- [ACTIVITY]:
I would like you to return all of the records exactly as they stand.

- [WORKING DATA]:

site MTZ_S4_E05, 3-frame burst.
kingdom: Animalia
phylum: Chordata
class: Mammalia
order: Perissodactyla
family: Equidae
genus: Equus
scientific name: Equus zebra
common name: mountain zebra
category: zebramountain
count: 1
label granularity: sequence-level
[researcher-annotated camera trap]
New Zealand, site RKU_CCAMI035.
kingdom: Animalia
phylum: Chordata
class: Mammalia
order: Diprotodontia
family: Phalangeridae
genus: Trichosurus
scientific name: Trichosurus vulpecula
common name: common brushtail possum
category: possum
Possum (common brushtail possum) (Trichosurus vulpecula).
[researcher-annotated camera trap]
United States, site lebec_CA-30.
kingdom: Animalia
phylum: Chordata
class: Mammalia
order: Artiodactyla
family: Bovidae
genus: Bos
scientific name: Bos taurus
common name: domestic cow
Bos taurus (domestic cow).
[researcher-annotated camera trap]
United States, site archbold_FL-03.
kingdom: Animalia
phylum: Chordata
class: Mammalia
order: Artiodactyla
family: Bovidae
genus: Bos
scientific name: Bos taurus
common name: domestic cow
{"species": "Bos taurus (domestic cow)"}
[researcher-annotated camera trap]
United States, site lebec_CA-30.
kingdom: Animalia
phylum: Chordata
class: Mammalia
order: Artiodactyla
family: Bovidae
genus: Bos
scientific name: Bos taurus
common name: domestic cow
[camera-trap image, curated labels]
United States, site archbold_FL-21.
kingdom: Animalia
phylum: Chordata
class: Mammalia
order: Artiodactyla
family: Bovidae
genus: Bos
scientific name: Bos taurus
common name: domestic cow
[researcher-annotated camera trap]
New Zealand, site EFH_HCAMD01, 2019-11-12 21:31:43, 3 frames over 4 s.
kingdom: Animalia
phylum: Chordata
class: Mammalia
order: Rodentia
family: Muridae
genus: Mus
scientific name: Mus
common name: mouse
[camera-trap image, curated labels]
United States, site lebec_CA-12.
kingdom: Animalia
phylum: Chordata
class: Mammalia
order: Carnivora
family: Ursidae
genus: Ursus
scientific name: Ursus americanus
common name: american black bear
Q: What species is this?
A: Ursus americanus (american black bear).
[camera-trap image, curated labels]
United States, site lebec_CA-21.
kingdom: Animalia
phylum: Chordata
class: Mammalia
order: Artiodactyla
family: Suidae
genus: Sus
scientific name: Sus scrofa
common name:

- [OUTPUT FOR THIS TASK]:
site MTZ_S4_E05, 3-frame burst.
kingdom: Animalia
phylum: Chordata
class: Mammalia
order: Perissodactyla
family: Equidae
genus: Equus
scientific name: Equus zebra
common name: mountain zebra
category: zebramountain
count: 1
label granularity: sequence-level
[researcher-annotated camera trap]
New Zealand, site RKU_CCAMI035.
kingdom: Animalia
phylum: Chordata
class: Mammalia
order: Diprotodontia
family: Phalangeridae
genus: Trichosurus
scientific name: Trichosurus vulpecula
common name: common brushtail possum
category: possum
Possum (common brushtail possum) (Trichosurus vulpecula).
[researcher-annotated camera trap]
United States, site lebec_CA-30.
kingdom: Animalia
phylum: Chordata
class: Mammalia
order: Artiodactyla
family: Bovidae
genus: Bos
scientific name: Bos taurus
common name: domestic cow
Bos taurus (domestic cow).
[researcher-annotated camera trap]
United States, site archbold_FL-03.
kingdom: Animalia
phylum: Chordata
class: Mammalia
order: Artiodactyla
family: Bovidae
genus: Bos
scientific name: Bos taurus
common name: domestic cow
{"species": "Bos taurus (domestic cow)"}
[researcher-annotated camera trap]
United States, site lebec_CA-30.
kingdom: Animalia
phylum: Chordata
class: Mammalia
order: Artiodactyla
family: Bovidae
genus: Bos
scientific name: Bos taurus
common name: domestic cow
[camera-trap image, curated labels]
United States, site archbold_FL-21.
kingdom: Animalia
phylum: Chordata
class: Mammalia
order: Artiodactyla
family: Bovidae
genus: Bos
scientific name: Bos taurus
common name: domestic cow
[researcher-annotated camera trap]
New Zealand, site EFH_HCAMD01, 2019-11-12 21:31:43, 3 frames over 4 s.
kingdom: Animalia
phylum: Chordata
class: Mammalia
order: Rodentia
family: Muridae
genus: Mus
scientific name: Mus
common name: mouse
[camera-trap image, curated labels]
United States, site lebec_CA-12.
kingdom: Animalia
phylum: Chordata
class: Mammalia
order: Carnivora
family: Ursidae
genus: Ursus
scientific name: Ursus americanus
common name: american black bear
Q: What species is this?
A: Ursus americanus (american black bear).
[camera-trap image, curated labels]
United States, site lebec_CA-21.
kingdom: Animalia
phylum: Chordata
class: Mammalia
order: Artiodactyla
family: Suidae
genus: Sus
scientific name: Sus scrofa
common name:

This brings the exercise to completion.